- Stated problem -
State how many lines in the listing below contain the string "photo", treating uppercase and lowercase as different, and give only that number.

(Dataset entries)
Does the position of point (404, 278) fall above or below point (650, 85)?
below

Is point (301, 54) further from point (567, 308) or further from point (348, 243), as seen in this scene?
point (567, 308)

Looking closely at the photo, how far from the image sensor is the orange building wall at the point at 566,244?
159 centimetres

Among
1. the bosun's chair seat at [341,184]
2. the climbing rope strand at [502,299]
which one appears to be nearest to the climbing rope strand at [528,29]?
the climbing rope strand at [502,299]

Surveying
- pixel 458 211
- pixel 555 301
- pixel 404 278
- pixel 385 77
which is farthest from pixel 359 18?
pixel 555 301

==

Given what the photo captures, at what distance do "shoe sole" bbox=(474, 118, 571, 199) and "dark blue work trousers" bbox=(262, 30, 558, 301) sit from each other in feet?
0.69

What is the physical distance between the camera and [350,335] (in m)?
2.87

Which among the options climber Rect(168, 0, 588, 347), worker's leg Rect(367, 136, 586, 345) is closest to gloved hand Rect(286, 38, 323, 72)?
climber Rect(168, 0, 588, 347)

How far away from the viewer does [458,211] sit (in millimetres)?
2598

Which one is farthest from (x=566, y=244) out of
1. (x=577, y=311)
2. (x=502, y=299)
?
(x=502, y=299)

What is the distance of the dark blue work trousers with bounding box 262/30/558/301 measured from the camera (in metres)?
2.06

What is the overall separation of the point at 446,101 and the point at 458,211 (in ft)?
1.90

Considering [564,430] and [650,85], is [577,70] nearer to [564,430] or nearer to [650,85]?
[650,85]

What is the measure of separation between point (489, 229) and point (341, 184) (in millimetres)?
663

- Response for this exercise -
2